(Stored items)
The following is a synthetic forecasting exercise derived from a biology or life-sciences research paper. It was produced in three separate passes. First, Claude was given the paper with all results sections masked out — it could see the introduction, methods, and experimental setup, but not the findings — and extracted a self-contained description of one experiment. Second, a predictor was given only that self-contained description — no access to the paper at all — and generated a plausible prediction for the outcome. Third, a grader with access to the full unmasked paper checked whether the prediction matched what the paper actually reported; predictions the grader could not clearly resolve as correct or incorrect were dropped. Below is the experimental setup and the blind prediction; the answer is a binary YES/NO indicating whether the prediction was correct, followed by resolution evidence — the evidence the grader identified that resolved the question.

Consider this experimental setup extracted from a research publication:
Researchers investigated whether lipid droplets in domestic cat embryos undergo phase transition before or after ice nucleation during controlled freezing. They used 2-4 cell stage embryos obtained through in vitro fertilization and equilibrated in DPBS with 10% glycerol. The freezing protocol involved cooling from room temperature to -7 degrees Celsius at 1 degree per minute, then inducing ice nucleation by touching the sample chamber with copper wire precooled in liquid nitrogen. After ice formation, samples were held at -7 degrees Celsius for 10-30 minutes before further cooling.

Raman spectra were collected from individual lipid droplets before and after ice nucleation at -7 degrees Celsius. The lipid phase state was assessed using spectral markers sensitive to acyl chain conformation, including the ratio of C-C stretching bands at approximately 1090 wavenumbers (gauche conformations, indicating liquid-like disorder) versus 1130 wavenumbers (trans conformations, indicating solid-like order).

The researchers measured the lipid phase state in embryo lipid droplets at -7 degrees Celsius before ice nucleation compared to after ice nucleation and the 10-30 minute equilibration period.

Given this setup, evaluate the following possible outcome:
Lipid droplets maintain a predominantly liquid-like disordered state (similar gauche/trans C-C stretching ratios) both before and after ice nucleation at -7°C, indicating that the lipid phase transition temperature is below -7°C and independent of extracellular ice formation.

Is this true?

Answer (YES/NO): NO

Task details:
Go through the records and set every one down exactly.

Response box:
The following is a synthetic forecasting exercise derived from a biology or life-sciences research paper. It was produced in three separate passes. First, Claude was given the paper with all results sections masked out — it could see the introduction, methods, and experimental setup, but not the findings — and extracted a self-contained description of one experiment. Second, a predictor was given only that self-contained description — no access to the paper at all — and generated a plausible prediction for the outcome. Third, a grader with access to the full unmasked paper checked whether the prediction matched what the paper actually reported; predictions the grader could not clearly resolve as correct or incorrect were dropped. Below is the experimental setup and the blind prediction; the answer is a binary YES/NO indicating whether the prediction was correct, followed by resolution evidence — the evidence the grader identified that resolved the question.

Consider this experimental setup extracted from a research publication:
Researchers investigated whether lipid droplets in domestic cat embryos undergo phase transition before or after ice nucleation during controlled freezing. They used 2-4 cell stage embryos obtained through in vitro fertilization and equilibrated in DPBS with 10% glycerol. The freezing protocol involved cooling from room temperature to -7 degrees Celsius at 1 degree per minute, then inducing ice nucleation by touching the sample chamber with copper wire precooled in liquid nitrogen. After ice formation, samples were held at -7 degrees Celsius for 10-30 minutes before further cooling.

Raman spectra were collected from individual lipid droplets before and after ice nucleation at -7 degrees Celsius. The lipid phase state was assessed using spectral markers sensitive to acyl chain conformation, including the ratio of C-C stretching bands at approximately 1090 wavenumbers (gauche conformations, indicating liquid-like disorder) versus 1130 wavenumbers (trans conformations, indicating solid-like order).

The researchers measured the lipid phase state in embryo lipid droplets at -7 degrees Celsius before ice nucleation compared to after ice nucleation and the 10-30 minute equilibration period.

Given this setup, evaluate the following possible outcome:
Lipid droplets maintain a predominantly liquid-like disordered state (similar gauche/trans C-C stretching ratios) both before and after ice nucleation at -7°C, indicating that the lipid phase transition temperature is below -7°C and independent of extracellular ice formation.

Is this true?

Answer (YES/NO): NO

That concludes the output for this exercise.